Welkom bij de cursus Opvoeden in Balans 6: Zelf én Ander
Met deze cursus komen we bij de zesde en laatste Opvoedbalans. Deze gaat over de spanning tussen 'zelf' en 'ander'. Oftewel, over het (helpen) ontwikkelen van passie (zelf) en compassie (ander), aandacht vragen (zelf) en aandacht schenken (ander), ontwikkelen van zelfvertrouwen (zelf) en het oefenen van bescheidenheid (ander).
Deze online cursus is bedoeld om jou als opvoedondersteuner, maatschappelijk werker, gedragsspecialist, pedagoog, gezinstherapeut etc. verschillende theoretische en praktische handvatten te bieden. We doen dit door middel van voorbeelden uit speelfilms en documentaires. Ook opvoeders zelf kunnen baat hebben bij deze cursus, met de kanttekening dat we ook voorbeelden bespreken van (grote) opvoeduitdagingen.
Om de lijn van de hele serie te kunnen vasthouden en voortzetten, starten we met een kort overzicht van de cursussen die hieraan voorafgaan. De zes cursussen behandelen de zes belangrijkste spanningsvelden in de menselijke ziel, zoals die gevonden worden in verschillende soorten onderzoek (cultureel vergelijkend onderzoek van bijvoorbeeld Fons Trompenaars en het persoonlijkheidsonderzoek van de Hexaco). Als je alle zes cursussen volgt, krijg je een goede indruk van welke spanningsvelden elk mens, en dus ook elke opvoeder en elke jeugdige moet zien te hanteren.
Samenvatting Opvoedbalans 1: onvoorwaardelijke acceptatie én voorwaarden stellen
De eerste Opvoedbalans ging over de spanning tussen het onvoorwaardelijk accepteren van de jeugdige versus het stellen van grenzen en voorwaarden. In eerste instantie lijkt dit tegenstrijdig: je accepteert iemand onvoorwaardelijk óf je stelt voorwaarden. Deze opvoedbalans betreft de vraag hoe je jeugdigen de ervaring kunt bieden dat ze welkom zijn, dat ze een plek hebben, juist door deze ervaring van ‘onvoorwaardelijke acceptatie’ te versterken met voorwaarden, regels en grenzen. Met andere woorden: ze zijn als heel mens welkom, én ze moeten zich voldoende leren beheersen om in een sociale samenhang te functioneren. Bij Opvoedbalans 1 hebben we ook de hechtingsthematiek behandeld: op welke manier kun je een jeugdige die moeite heeft met hechten, toch een thuis bieden, toch een verbinding helpen aangaan, hoe bescheiden dan ook? De paradox is dat het stellen van strenge regels en voorwaarden juist kunnen helpen bij het voorzichtig 'landen'.

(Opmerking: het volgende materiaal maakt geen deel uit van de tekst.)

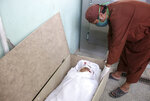 The body of Nimat Rawan, a former Afghan TV presenter, lies in morgue at a hospital in Kandahar, Afghanistan, Tuesday, May 6, 2021. Gunmen killed Rawan on Thursday as he was traveling in the southern city of Kandahar, a provincial official said, adding to fears for press freedom in the war-wrecked country. (AP Photo/Sidiqullah Khan)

Samenvatting Opvoedbalans 2: daadkracht én begrip
De tweede Opvoedbalans ging over de vraag hoe je enerzijds de jeugdige helpt bij het nemen van verantwoordelijkheid voor het eigen gedrag en hoe je anderzijds begrip toont voor de onmacht die de jeugdige kan ervaren bij het sturen van het eigen gedrag. In dit gebied geldt ook de vraag naar balans tussen enerzijds actief zijn, ruimte innemen en energie opbranden en anderzijds rust nemen, ruimte maken en reflecteren op het eigen handelen. Het nemen van verantwoordelijkheid vraagt immers om actie én om reflectie.
Ook hier kunnen de schijnbaar tegengestelde interventies elkaar helpen. Juist door het helpen versterken van empathie voor de eigen kwetsbare kanten én die van anderen, kan de jeugdige worden geholpen om meer verantwoordelijkheid te leren nemen voor het eigen gedrag. En ook: juist het helpen bewegen en handelen kan helpen om meer rust te vinden.
Samenvatting Opvoedbalans 3: harmonie én pijn
De derde Opvoedbalans ging over de spanning tussen het enerzijds een gezellige en gezonde leefsfeer bieden en anderzijds de jeugdige helpen om via zelfinzicht een deel van de opgelopen pijn te voelen en te verwerken. Het gaat hier dus om de vraag wanneer je moet toedekken en wanneer je moet openleggen.
Ook hier kunnen de twee tegengestelde bewegingen elkaar versterken: een meer gezonde en harmonieuze atmosfeer kan juist helpen bij het verwerken van de pijn.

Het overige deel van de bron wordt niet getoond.